Devant des délégations venues de plusieurs régions du monde, le Chef de l’État a rappelé que l’eau ne peut être réduite à une simple question sectorielle. Elle constitue, selon lui, un fondement essentiel de la dignité humaine, de la santé publique, de la stabilité sociale et du développement économique.

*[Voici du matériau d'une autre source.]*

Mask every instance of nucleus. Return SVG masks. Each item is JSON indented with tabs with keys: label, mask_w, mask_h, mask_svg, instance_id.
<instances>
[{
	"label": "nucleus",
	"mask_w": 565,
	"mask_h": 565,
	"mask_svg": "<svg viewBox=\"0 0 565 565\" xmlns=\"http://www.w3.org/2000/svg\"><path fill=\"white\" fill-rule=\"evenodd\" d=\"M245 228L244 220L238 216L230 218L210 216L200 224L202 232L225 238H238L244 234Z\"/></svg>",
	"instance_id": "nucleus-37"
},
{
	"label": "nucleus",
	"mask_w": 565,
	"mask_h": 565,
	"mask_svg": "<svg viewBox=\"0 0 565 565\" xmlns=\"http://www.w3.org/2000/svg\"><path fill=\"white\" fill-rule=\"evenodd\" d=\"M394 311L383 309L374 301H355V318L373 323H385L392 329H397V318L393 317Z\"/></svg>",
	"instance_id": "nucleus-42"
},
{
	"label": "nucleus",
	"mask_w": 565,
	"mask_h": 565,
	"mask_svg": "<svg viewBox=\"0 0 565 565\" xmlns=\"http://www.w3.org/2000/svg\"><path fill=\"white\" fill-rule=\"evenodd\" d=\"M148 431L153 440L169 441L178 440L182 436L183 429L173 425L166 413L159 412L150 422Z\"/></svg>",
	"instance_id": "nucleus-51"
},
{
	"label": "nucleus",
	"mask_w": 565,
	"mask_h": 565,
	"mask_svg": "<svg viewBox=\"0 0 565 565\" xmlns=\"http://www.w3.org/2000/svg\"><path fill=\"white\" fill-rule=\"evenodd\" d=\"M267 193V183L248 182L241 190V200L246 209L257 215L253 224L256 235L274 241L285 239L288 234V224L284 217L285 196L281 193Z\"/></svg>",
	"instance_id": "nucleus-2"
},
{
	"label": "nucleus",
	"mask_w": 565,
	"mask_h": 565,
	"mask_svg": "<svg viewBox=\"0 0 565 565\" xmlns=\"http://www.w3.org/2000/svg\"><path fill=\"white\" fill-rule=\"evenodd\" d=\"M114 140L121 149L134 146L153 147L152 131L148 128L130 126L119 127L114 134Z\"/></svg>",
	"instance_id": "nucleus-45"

S’appuyant sur les chiffres des Nations Unies, le Président a dressé un constat alarmant : 2,2 milliards de personnes restent privées d’un accès à une eau potable sûre, 3,5 milliards ne disposent pas de services d’assainissement adéquats et près de 4 milliards connaissent une pénurie sévère d’eau au moins un mois par an. L’Afrique figure parmi les régions les plus touchées, avec 40 % de sa population sans accès à l’eau potable et plus de 70 % dépourvue de services d’assainissement de base, une situation qualifiée de « moralement inacceptable ».

Le Chef de l’État a également souligné l’impact du dérèglement climatique sur les ressources hydriques, évoquant sécheresses, inondations et montée des eaux. Face à ces défis, il a mis en garde contre le coût humain, économique et politique de l’inaction, appelant à placer l’eau au cœur de l’agenda climatique et de la solidarité internationale.